**TAREFAS A FAZER:**
#1 Diga se cada afirmação concorda com o trecho e responda sim ou não, citando as palavras do trecho que decidem. (a) Os três grandes processos públicos de Moscou aconteceram em 1936, 1937 e 1938. (b) A obra saiu pelo selo Avis Rara. (c) Os arquivos do partido comunista da União Soviética foram abertos por completo.
#2 Com base no trecho, responda cada pergunta em poucas palavras:
(a) Qual é a nacionalidade do historiador Nicolas Werth?
(b) Quanto tempo se passou desde as confissões dos "velhos bolcheviques"?
(c) Quais anos o trecho indica para o cataclisma estudado?
#3 Liste todos os crimes pelos quais, segundo o trecho, os "velhos bolcheviques" foram julgados em Moscou.

**TRECHO:**
((
Mais do que isso: o trabalho do historiador francês Nicolas Werth analisa, por meio novos dados e debates acadêmicos recentes, a sistematização de uma engenharia social cujo objetivo era "purificar" os elementos que supostamente impediam o avanço do comunismo.
Leia a seguir, o texto de introdução da obra, editada pelo selo Avis Rara.
Mais de 80 anos se passaram desde as sensacionais confissões dos “velhos bolcheviques”, companheiros de Lênin, julgados em Moscou ao longo de três grandes processos públicos, em 1936, 1937 e 1938, por espionagem, sabotagem, traição, complô, com a intenção de derrubar o governo soviético e restaurar o capitalismo na União Soviética.
Passadas três décadas, a abertura — ainda que parcial — dos arquivos das instâncias dirigentes do partido comunista da União Soviética — do fundo de Stalin, em particular — permitiu esclarecer os mecanismos de fabricação dessas paródias judiciárias, de sua função político-ideológica, mas também possibilitou uma maneira mais adequada de situá-los no momento paroxístico de violência que foi o “Grande Terror”.
Há muito centrados na “paranoia” e na “sede de poder” de Stalin, na repressão dos membros comunistas, nos grandes processos públicos, portanto na “face pública” do Terror, no momento, os estudos consagrados ao cataclisma dos anos 1937-1938 têm se orientado mais pelos mecanismos da repressão, pela sociologia dos grupos vitimados, pelas “grandes operações secretas de massa”, portanto pela “face conspiratória” do Terror.
Tal como antes, os grandes processos de Moscou aparecem pouco no centro do dispositivo. Mas nem por isso se constituem menos numa peça central, num alicerce crucial desse nó de radicalização cumulativa que foi o “Grande Terror”, um acontecimento fundamental da história da URSS tanto no plano interno quanto no da evolução da imagem desse país no exterior.
Com efeito, desde a sua abertura, esses processos surgem como um acontecimento formidável e espetacular, que de imediato cristaliza um conjunto de mitos e de imagens confusas que todos têm do longínquo e misterioso “país dos sovietes”.
))
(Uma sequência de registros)
((
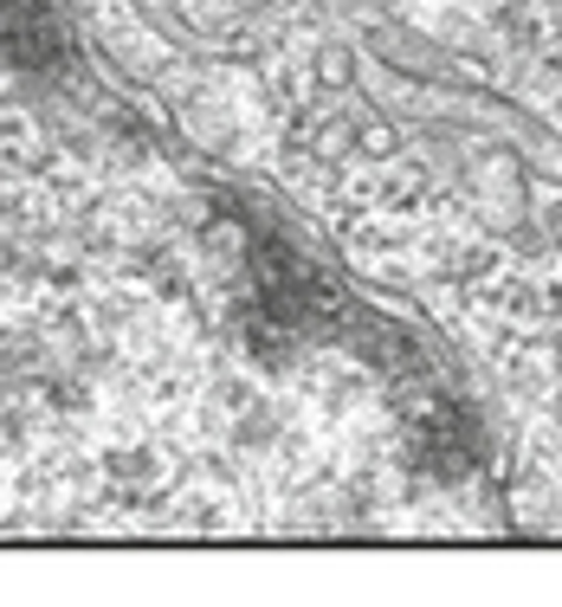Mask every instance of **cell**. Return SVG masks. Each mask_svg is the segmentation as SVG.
<instances>
[{"label":"cell","instance_id":"1","mask_svg":"<svg viewBox=\"0 0 562 607\" xmlns=\"http://www.w3.org/2000/svg\"><path fill=\"white\" fill-rule=\"evenodd\" d=\"M368 52L382 59V66L408 71L414 84H466V71L453 66L433 39H421V33H408V26H375L368 33Z\"/></svg>","mask_w":562,"mask_h":607},{"label":"cell","instance_id":"2","mask_svg":"<svg viewBox=\"0 0 562 607\" xmlns=\"http://www.w3.org/2000/svg\"><path fill=\"white\" fill-rule=\"evenodd\" d=\"M537 226H543V240H550V246H562V188L537 207Z\"/></svg>","mask_w":562,"mask_h":607}]
</instances>
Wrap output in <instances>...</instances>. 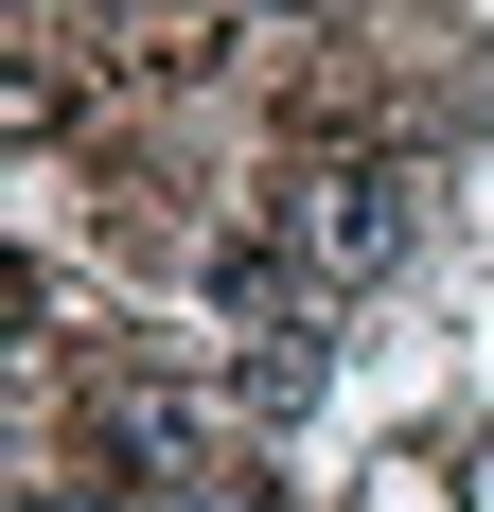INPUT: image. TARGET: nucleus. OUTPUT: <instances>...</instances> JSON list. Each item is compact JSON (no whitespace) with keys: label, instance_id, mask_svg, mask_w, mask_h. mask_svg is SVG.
<instances>
[{"label":"nucleus","instance_id":"nucleus-1","mask_svg":"<svg viewBox=\"0 0 494 512\" xmlns=\"http://www.w3.org/2000/svg\"><path fill=\"white\" fill-rule=\"evenodd\" d=\"M265 230H283V248L318 265V283H389L424 212H406V159H371V142H336V159H300L283 195H265Z\"/></svg>","mask_w":494,"mask_h":512},{"label":"nucleus","instance_id":"nucleus-2","mask_svg":"<svg viewBox=\"0 0 494 512\" xmlns=\"http://www.w3.org/2000/svg\"><path fill=\"white\" fill-rule=\"evenodd\" d=\"M459 512H494V442H477V460H459Z\"/></svg>","mask_w":494,"mask_h":512},{"label":"nucleus","instance_id":"nucleus-3","mask_svg":"<svg viewBox=\"0 0 494 512\" xmlns=\"http://www.w3.org/2000/svg\"><path fill=\"white\" fill-rule=\"evenodd\" d=\"M247 18H283V0H247Z\"/></svg>","mask_w":494,"mask_h":512}]
</instances>
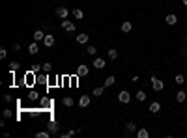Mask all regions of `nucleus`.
))
**RESPOSTAS:**
#1
(a) Sim: "em 1936, 1937 e 1938".
(b) Sim: "editada pelo selo Avis Rara".
(c) Não: "ainda que parcial".

#2
(a) Francês.
(b) Mais de 80 anos.
(c) 1937-1938.

#3 Espionagem, sabotagem, traição, complô.